La monumental novela de Victor Hugo –de la que ofrezco tres fragmentos de diferentes capítulos– cuenta la historia de Jean Valjean, el fornido podador que robó un pan para darles de comer a sus siete pequeños sobrinos, y fue detenido y encarcelado durante años. Los lectores soportamos con él la miseria, el encierro, la persecución, la oscuridad del alma. Con él sufrimos el desamparo de los pobres y afligidos, la indiferencia del prójimo, la injusta justicia de los hombres. Pero también conocimos la esperanza en la Humanidad, encarnada en Monseñor Bienvenido, personaje que brilla como un faro sobre el turbio fango de la sociedad que Hugo retrata.
Aun cuando hayan visto alguna de sus versiones cinematográficas (Richard Boleslawski, EE.UU., 1935; Tom Hooper, Reino Unido – EE.UU., 2012), o el musical (música de Claude-Michel Schönberg y letra de Alain Boubill, Jean Marc Natel y Herbert Kretzmer, Francia, 1980), les recomiendo con fervor que se sumerjan en las más de mil páginas de esta obra maestra.
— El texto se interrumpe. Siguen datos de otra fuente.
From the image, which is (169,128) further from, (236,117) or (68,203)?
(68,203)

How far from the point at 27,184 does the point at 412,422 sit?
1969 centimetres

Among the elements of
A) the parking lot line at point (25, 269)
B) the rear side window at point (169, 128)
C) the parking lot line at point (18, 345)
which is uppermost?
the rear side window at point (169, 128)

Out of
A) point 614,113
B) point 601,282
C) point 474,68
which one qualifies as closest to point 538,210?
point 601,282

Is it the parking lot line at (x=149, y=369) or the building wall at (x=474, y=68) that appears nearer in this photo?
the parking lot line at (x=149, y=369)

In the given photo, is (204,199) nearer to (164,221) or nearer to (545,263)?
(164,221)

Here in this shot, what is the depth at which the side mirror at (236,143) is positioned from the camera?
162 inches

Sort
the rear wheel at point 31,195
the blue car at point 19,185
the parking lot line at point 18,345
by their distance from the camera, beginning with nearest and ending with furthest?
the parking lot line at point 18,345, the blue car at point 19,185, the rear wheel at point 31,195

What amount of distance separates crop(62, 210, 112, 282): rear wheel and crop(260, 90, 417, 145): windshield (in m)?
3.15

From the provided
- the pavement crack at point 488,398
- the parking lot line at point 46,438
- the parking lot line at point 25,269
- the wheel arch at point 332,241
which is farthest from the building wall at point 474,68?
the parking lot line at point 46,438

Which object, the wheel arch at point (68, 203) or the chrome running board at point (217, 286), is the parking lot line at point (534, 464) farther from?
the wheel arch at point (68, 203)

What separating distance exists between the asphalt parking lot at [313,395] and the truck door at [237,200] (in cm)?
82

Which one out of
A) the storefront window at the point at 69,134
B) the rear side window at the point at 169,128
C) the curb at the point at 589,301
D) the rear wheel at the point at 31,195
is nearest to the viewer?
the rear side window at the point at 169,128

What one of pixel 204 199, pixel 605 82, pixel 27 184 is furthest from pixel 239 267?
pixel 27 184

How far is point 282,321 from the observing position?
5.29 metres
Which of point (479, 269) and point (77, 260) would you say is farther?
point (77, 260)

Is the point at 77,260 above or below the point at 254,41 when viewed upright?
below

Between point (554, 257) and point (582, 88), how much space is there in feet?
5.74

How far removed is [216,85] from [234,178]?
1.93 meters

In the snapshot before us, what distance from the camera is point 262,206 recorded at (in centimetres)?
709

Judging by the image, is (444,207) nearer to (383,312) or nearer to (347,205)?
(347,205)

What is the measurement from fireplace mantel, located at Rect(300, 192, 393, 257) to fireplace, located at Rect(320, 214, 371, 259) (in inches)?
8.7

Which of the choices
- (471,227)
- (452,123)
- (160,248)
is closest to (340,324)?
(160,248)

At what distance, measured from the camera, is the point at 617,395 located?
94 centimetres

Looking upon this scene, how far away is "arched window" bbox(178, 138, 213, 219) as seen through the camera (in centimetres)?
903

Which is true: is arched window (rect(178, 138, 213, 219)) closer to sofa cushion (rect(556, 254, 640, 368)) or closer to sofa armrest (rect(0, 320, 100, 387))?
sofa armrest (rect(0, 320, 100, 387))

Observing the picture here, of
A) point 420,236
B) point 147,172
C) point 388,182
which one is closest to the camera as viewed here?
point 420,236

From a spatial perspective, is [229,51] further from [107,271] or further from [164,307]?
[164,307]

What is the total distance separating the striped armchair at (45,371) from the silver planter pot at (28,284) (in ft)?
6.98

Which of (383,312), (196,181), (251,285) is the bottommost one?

Es toda una experiencia.
***
“Los miserables” de Victor Hugo
(Primera parte, libro segundo)
Ola y sombra
¡Hombre al agua! ¡Qué importa! La nave no por esto se para. Sopla el viento, la sombría nave tiene trazada su ruta que es preciso seguir. Y pasa. El hombre desaparece, luego vuelve a aparecer; se sumerge y se remonta a la superficie; grita, pide auxilio, tiende la mano, nadie le oye; la nave, temblando impedida por el huracán, atiende solo a su maniobra; ni los marineros ni los pasajeros ven al hombre sumergido; su miserable cabeza no es más que un punto en la enormidad del vacío. Lanza gritos desesperados desde las profundidades. ¡Qué espectro el de aquella vela que se aleja! Él la mira y la remira frenéticamente. Ella se aleja, se ofusca, se achica. Él estaba allí hace un momento, formaba parte de la dotación; él iba y venía sobre el puente como tantos otros; tenía entre ellos su parte de respiración y de luz; era un viviente. Ahora ¿qué ha pasado por él? Ha resbalado, ha caído, ha terminado. Está en los senos del agua monstruosa. No siente bajo sus pies más que la huida y el derrumbamiento. Las olas rasgadas y rotas por el viento le envuelven terriblemente; el espantoso vaivén del abismo se lo lleva; todos los andrajos del agua se agitan alrededor de su cabeza; un inmenso populacho de olas escupe sobre él; mil confusas cavernas le devoran; cada vez que se hunde, entrevé nuevos precipicios llenos de obscuridad; espantosas y desconocidas vegetaciones le asen y anudan los pies tirando de ellos; él siente abismarse, formar parte de la espuma; las olas se lo arrojan unas a otras; bebe la amargura; el lacio océano se goza en ahogarle; la enormidad juega con su agonía. Parece que toda aquella agua es odio.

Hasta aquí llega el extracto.